CLASSROOM ACTIVITIES

Read Together

  1. Show the class the cover of book. "The title of this book is Never Let Your Cat Make Lunch for You. How do you think the girl in this book feels about her cat making lunch for her?"
     
  2. Read the book aloud. Ask the class to point out things that Pebbles makes that they would like. What things does she make that they wouldn't like? Is there any food Pebbles likes that the girl likes too?

Create A Venn Diagram

  1. On a piece of chart paper, draw a large Venn Diagram. At the top of one circle write "What Cats Eat." At the top of the other circle write "What People Eat."
     
  2. If necessary, explain what a Venn Diagram is to your students. "A Venn Diagram is a way of organizing information so that we can understand data quickly." Show students the different areas of the diagram, including the intersection, the mutually exclusive circles, and the area outside the circles.
     
  3. Explain that this Venn Diagram is going to show what people eat and what cats eat.
     
  4. As students name different foods, ask them if it is something that people eat, that cats eat, that both people and cats eat, or that neither people nor cats eat. Then ask them to describe ("Tell me with your words") where on the diagram you should write the word. (If a contribution belongs in the intersection and a student says "the middle" acknowledge their correct answer and remind them of the right word: "You're right! It does go in the middle. And the mathematical name for that is the "intersection.")
     
  5. Fill in as much information as the students contribute. Remind them of the examples from the book.

Design a Menu

  1. Split the class into groups of 4 or 5. Each group must come up with an animal name. (No two groups should have the same name.)
     
  2. Explain that each group is going to open a restaurant designed for the animal the group is named after. For example, if the group is named the Gorillas, their restaurant will be for gorillas.
     
  3. Each group must come up with a breakfast, lunch, and dinner menu for their animal. The menu can certainly be silly, but it should also reflect some knowledge of what that particular animal would eat. (Have nonfiction books about a variety of animals available for student perusal.)
     
  4. Pass out the menu reproducible to each group:
     
  5. Pass out one piece of 14x11 poster board to each group. Each group should decorate the back of the poster board. Explain that this is the menu. Students can cut out pictures from magazines to form a collage, or they can decorate with crayons, pencils, and magic markers.
     
  6. Affix the above completed reproducible to the un-decorated side of the menu.

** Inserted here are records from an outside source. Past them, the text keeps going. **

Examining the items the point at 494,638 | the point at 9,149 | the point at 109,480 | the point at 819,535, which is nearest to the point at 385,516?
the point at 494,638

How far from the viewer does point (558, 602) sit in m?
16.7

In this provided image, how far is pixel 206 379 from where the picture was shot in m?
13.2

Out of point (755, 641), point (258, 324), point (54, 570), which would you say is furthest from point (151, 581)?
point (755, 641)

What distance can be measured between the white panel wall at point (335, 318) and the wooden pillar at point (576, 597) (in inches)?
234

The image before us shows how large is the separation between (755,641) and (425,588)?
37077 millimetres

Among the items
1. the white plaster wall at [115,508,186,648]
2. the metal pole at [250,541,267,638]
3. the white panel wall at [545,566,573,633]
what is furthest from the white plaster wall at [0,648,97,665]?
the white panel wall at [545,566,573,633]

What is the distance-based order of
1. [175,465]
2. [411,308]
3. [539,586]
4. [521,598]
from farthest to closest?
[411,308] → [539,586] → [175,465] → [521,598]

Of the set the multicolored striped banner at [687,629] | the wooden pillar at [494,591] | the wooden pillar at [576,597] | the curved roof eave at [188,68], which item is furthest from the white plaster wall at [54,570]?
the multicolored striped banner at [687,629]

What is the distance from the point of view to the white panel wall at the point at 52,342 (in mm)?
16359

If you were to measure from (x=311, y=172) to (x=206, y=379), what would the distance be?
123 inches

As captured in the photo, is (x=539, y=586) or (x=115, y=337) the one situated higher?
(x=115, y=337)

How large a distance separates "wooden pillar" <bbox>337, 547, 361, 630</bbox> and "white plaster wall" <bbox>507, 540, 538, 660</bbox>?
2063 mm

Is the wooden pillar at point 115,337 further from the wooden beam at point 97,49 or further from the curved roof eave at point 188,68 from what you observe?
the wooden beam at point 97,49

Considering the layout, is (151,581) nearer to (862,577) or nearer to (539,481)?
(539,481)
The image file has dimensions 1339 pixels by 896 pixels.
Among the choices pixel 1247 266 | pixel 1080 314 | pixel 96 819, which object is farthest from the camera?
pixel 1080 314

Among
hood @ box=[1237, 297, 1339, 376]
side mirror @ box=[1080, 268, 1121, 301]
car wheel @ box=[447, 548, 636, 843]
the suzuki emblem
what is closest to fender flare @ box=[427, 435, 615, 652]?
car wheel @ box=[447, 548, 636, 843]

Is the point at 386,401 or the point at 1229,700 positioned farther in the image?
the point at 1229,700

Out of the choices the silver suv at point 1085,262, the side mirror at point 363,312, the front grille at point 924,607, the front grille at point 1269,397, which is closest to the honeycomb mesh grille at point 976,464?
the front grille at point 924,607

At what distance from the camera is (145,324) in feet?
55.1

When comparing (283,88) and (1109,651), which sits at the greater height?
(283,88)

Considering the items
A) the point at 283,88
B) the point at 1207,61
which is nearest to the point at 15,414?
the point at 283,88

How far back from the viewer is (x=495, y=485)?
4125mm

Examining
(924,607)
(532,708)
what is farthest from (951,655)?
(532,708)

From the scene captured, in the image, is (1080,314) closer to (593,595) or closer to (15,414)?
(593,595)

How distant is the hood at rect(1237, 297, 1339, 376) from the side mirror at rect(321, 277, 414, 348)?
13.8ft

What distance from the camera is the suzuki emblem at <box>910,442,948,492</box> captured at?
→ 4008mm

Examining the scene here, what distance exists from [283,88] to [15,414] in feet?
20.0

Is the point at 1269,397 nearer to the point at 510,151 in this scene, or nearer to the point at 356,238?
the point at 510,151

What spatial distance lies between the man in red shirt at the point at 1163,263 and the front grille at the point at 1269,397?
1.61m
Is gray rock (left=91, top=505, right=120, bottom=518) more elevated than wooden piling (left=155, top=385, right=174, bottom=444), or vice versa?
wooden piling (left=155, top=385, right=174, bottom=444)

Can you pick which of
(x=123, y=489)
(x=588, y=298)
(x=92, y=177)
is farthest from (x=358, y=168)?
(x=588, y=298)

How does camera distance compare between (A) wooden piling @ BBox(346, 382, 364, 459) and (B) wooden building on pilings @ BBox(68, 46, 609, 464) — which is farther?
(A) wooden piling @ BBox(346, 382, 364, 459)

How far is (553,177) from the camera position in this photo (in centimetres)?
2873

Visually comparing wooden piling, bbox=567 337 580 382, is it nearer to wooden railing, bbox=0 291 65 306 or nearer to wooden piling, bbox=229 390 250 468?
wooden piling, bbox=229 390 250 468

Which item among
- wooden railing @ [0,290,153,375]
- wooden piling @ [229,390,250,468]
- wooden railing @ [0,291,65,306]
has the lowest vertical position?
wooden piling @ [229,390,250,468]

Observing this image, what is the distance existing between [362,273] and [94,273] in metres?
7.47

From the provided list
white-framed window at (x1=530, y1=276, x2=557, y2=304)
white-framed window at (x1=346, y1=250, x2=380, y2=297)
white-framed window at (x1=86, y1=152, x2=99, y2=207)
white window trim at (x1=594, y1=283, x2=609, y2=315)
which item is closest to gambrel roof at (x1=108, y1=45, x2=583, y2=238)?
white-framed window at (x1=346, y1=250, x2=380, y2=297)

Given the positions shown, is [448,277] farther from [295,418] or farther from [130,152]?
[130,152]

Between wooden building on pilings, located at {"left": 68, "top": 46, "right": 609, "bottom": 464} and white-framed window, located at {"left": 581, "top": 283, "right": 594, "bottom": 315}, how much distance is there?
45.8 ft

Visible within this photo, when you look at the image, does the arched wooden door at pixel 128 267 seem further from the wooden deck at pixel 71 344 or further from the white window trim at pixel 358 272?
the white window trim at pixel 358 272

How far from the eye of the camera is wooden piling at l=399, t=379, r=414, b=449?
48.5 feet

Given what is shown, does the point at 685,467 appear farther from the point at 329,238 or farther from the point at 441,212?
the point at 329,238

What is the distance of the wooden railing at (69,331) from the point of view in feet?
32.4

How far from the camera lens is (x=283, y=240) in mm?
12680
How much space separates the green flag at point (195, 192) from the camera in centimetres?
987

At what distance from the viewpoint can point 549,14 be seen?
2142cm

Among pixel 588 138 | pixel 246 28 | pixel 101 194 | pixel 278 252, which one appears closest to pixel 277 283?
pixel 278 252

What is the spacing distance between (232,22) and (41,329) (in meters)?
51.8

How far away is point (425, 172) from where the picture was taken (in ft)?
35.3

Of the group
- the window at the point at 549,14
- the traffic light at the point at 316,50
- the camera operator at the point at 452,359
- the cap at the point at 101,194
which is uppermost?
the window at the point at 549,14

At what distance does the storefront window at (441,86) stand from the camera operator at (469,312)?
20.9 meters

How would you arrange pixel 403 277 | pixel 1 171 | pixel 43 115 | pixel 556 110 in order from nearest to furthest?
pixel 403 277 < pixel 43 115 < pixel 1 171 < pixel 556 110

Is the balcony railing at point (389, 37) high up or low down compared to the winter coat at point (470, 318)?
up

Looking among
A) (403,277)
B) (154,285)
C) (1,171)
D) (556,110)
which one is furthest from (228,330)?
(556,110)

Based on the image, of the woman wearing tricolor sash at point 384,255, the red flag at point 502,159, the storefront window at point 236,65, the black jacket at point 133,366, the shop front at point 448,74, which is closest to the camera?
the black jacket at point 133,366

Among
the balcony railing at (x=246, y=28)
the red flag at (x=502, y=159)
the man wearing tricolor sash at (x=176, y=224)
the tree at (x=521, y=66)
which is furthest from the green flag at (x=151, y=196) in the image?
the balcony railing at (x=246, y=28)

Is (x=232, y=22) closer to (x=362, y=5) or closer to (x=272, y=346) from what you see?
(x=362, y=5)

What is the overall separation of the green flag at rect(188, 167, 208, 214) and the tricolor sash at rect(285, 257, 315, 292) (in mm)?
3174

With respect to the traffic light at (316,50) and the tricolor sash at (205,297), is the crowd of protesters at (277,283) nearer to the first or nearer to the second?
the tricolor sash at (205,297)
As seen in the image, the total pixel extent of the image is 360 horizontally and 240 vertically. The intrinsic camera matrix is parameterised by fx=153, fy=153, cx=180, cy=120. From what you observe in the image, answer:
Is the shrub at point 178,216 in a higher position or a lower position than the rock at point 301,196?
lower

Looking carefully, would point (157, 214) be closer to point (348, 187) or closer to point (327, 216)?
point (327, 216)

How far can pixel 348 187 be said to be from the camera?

Follow-up Activity: Presentations/What's My Animal?

  1. Invite another class in for a second reading of Never Let Your Cat Make Lunch For You.
     
  2. After reading book, explain to guests that your class has designed menus for different animals. Each group will present their menu without telling the name of the animal it is intended for. (It may be necessary to put a clipboard in front of the menus as students present so that visiting class doesn't guess the animal based on the decorated menu.) When they have finished reading their menu, visiting class can try to guess what animal the food is intended for.
     
  3. After the presentations, serve "bug" juice (any red juice) and animal crackers.